Neuromancer by William Gibson has proven to be both a prophetic and influential work. While Gibson inevitably got some things wrong, (he completely missed wireless technology) he got so much right. The depiction of the Matrix anticipated the Internet. This alone gives this book special distinction. On the cultural end, this novel predicted that people involved with digital technology would earn social approval within popular culture, or in more common terms, it predicted that digital technology and those who were skilled at manipulating it could be considered “cool.” In the mid 1980s, this seemed like such an unusual concept. I remember thinking this the first time that I read this book. Today, so much technology is considered “trendy.” Video games and the people who play them are often seen as hip and cool. Other groups, such as hackers and online social groups, are often romanticized. Gibson’s prediction that tech culture would become socially popular may have turned out to be the most prescient aspect of this work. The question arises: How much of this did Gibson predict versus how much did Gibson’s vision of the future actually shaped what is now a kind of “Techno –Cool?” From its initial publication, this book has been popular with young people and people interested and involved with technology. By influencing these people, Gibson may have actually helped to create this new kind of “cool.”
This was one of the first, perhaps the very first, books of the “cyberpunk” genre. As such, it has had an enormous impact on science fiction that has come since. Gibson painted a picture of a dark world that was dominated by digital technology as well as powerful and malevolent corporations, and one that was full of hip and colorful characters. I have read few other cyberpunk books, and although I am sure that there are some that are some very good ones out there, the books that I have read seemed to be pale imitations of this novel.
The character of Molly seems to be a template for so many characters that came after. These days, science fiction and young adult books, as well as films, often depict assertive female characters who are physically attractive, technically competent and also exhibit fighting prowess These characters are often depicted as cool and trendy. Molly is all of these things. To some extent, these female characters have become something of a cliché.
These attributes are on display in Molly’s first meeting with Case. It involves her taking him by force.
“My name’s Molly. I’m collecting you for the man I work for. Just wants to talk, is all. Nobody wants to hurt you.” “That’s good.” “ ’Cept I do hurt people sometimes,. I guess it’s just the way I’m wired.” She wore tight black gloveleather jeans and a bulky black jacket cut from some matte fabric that seemed to absorb light. “If I put this dartgun away, will you be easy, Case? You look like you like to take stupid chances.” “Hey, I’m very easy. I’m a pushover, no problem.” “That’s fine, man…Because you try to fuck around with me, you’ll be taking one of the stupidest chances of your whole life.” She held out her hands, palms up, the white fingers slightly spread, and with a barely audible click, ten double-edged, four centimeter scalpel blades slid from their housings beneath the burgundy nails. She smiled. The blades slowly withdrew.”
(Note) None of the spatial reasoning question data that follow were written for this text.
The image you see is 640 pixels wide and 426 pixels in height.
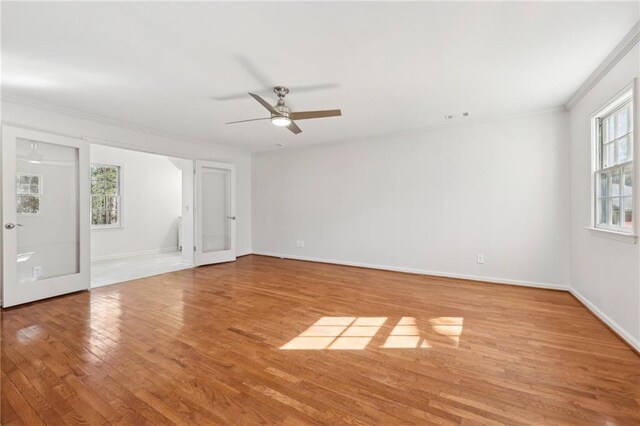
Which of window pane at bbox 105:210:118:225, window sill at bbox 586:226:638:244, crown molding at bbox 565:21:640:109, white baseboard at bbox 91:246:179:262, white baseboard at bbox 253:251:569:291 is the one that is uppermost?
crown molding at bbox 565:21:640:109

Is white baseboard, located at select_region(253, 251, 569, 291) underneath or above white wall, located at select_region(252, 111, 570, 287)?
underneath

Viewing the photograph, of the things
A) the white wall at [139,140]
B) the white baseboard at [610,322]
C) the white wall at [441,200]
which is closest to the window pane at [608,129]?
the white wall at [441,200]

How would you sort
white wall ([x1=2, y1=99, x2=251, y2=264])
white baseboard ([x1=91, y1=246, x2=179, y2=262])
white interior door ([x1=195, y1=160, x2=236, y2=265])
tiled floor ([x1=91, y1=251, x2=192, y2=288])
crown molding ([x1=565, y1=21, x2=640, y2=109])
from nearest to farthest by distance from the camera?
crown molding ([x1=565, y1=21, x2=640, y2=109]), white wall ([x1=2, y1=99, x2=251, y2=264]), tiled floor ([x1=91, y1=251, x2=192, y2=288]), white interior door ([x1=195, y1=160, x2=236, y2=265]), white baseboard ([x1=91, y1=246, x2=179, y2=262])

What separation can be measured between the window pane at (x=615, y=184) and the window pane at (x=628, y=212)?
19 centimetres

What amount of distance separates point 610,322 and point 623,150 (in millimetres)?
1639

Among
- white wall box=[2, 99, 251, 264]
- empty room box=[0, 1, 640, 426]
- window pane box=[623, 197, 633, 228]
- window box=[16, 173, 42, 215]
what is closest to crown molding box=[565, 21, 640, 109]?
empty room box=[0, 1, 640, 426]

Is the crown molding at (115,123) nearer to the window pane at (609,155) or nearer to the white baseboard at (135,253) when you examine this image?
the white baseboard at (135,253)

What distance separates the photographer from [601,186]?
121 inches

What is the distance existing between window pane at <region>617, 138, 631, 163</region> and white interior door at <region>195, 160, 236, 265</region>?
5.94 metres

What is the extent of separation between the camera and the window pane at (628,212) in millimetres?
2558

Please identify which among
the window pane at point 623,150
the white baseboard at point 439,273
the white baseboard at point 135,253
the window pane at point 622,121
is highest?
the window pane at point 622,121

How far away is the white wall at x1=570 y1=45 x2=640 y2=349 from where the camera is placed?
7.77 ft

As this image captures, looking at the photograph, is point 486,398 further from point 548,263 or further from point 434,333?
point 548,263

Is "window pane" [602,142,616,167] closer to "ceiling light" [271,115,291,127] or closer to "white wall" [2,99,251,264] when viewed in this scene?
"ceiling light" [271,115,291,127]
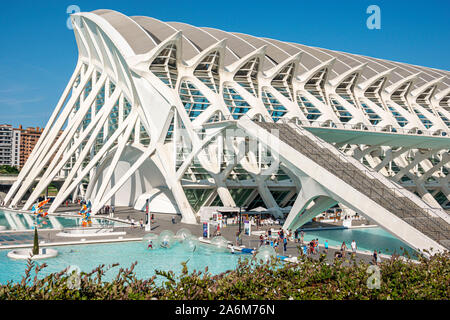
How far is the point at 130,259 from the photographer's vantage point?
21.4m

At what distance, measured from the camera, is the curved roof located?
137 feet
Molly is not as sanitized or toned down as many of her imitations are. She shows more than just physical prowess. She is a trained killer. Her violence is not always directed at malicious characters. Though she has a code of ethics, her morality is questionable at best. It seems few books dare to take their protagonist as far as Gibson went with Molly.
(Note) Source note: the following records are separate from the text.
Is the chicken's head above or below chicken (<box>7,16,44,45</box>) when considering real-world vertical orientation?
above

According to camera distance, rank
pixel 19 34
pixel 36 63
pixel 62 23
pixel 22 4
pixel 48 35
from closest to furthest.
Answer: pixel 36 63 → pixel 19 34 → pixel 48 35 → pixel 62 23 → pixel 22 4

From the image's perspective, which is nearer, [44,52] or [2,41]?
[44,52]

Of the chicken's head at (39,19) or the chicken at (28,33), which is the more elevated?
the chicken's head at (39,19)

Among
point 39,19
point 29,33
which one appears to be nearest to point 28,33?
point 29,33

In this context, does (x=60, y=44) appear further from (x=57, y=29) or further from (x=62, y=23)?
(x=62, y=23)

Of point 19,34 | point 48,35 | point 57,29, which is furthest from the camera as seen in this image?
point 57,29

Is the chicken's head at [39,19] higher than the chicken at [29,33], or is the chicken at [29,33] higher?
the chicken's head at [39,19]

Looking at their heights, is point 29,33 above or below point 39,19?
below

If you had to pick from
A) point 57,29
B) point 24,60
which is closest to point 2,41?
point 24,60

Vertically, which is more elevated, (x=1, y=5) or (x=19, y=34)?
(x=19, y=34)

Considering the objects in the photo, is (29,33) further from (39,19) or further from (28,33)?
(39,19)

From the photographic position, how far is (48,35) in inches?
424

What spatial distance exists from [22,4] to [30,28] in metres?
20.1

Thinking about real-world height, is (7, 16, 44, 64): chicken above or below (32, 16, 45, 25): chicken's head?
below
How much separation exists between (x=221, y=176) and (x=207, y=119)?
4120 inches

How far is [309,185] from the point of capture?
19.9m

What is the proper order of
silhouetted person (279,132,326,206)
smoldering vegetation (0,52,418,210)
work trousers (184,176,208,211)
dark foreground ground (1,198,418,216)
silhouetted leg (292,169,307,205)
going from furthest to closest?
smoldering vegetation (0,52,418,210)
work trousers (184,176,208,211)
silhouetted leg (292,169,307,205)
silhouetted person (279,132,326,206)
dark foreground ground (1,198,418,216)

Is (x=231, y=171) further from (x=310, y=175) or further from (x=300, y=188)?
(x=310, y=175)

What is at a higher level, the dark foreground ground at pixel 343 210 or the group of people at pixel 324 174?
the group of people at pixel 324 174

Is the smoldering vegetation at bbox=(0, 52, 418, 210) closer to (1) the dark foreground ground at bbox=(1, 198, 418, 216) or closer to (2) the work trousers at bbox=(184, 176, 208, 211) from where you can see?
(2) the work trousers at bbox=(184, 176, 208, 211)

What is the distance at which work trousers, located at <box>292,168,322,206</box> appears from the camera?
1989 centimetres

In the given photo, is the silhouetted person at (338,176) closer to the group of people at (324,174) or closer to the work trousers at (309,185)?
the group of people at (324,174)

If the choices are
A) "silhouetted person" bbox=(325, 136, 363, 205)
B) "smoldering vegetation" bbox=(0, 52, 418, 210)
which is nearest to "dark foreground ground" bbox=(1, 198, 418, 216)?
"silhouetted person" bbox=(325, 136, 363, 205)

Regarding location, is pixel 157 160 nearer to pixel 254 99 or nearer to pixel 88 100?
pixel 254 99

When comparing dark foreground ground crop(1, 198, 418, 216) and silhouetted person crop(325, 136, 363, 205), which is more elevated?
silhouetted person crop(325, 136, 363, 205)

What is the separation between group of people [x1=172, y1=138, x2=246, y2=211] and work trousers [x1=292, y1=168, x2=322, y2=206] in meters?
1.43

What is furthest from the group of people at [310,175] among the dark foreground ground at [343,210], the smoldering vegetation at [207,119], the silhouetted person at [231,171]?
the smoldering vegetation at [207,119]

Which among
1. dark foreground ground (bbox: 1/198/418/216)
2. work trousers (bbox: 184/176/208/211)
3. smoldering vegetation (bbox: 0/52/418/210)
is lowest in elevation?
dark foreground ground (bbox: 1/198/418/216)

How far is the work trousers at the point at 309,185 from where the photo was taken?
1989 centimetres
Later, Case observes Molly going on the attack,
“The right attitude; it was something he could sense, something he could have seen in the posture of another cowboy leaning into a deck, fingers flying across the board. She had it: the thing, the moves. And she’d pulled it all together for her entrance. Pulled it together around the pain in her leg and marched down 3Jane’s stairs like she owned the place, elbow of her gun arm at her hip, forearm up, wrist relaxed, swaying the muzzle of the fletcher with the studied nonchalance of a Regency duelist. It was a performance. It was like the culmination of a lifetime’s observation of martial arts tapes, cheap ones, the kind Case had grown up on. For a few seconds, he knew, she was every bad-ass hero, Sony Mao in the old Shaw videos, Mickey Chiba, the whole lineage back to Lee and Eastwood. She was walking it the way she talked it. “
The above passages paint a picture of “cool and tough” action. Yet, the text seems to question from where these images and ideas originated. Are we just glorifying something we learned from television, films and fictional characters? What impact do books and films have on our psyches? This passage highlights some of the complexities of this book and of Molly’s character. It is not just a futuristic action story about “bad-ass” characters. Gibson questions the origin and the validity of these concepts.
As I noted in my original post, I first read this book shortly after it was first published. At the time, it seemed original but in some ways also unusual. Rereading it now, when many of its concepts have become commonplace in both fiction and in real life, it is an enlightening experience. This book has held up very well over the years. It is still very much worth the read.